The product does some other things too. You can add attachments to processes and this is fully supported by the UI, and by attachments I mean as many as you like and to any and every process instance. This is strangely missing from some workflow products I’ve used and seems to be needed by every workflow process I write.

However the core workflow is not dependent on a specific UI so people can choose what they like best.

Other features

  • On-the-fly deployment of processes, including their rules and UI details.
  • Field security on the forms, some users can see some fields but not others etc.

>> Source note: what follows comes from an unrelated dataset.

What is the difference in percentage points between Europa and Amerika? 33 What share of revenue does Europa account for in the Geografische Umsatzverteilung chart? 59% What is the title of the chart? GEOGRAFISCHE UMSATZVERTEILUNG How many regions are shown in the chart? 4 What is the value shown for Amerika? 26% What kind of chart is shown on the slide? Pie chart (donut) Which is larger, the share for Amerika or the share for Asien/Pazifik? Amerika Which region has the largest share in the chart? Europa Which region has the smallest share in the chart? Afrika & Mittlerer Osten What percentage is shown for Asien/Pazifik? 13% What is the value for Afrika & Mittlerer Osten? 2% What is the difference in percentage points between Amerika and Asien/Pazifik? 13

This is a consequence of using Madura Objects.
  • Security based on Spring Security, so endlessly configurable.
  • Multiple servers for added throughput
  • A full workbench UI for launching and operating processes but, unlike other workflow offering it doesn’t let you define processes in it, you do that from Eclipse.
  • An Eclipse plugin to assist programmers writing their processes (syntax checking etc)

None of which is so very different from other workflow products.

But my focus here is really about the process definitions. I do believe we are going down the wrong path with clever diagrams that end up being a real pain for the people who end up having to implement them.

If you are interested in more tedious detail there are documents on the core workflow (PDF) and the workbench (PDF) which includes a demo script. The whole thing is in github and releases are published to maven.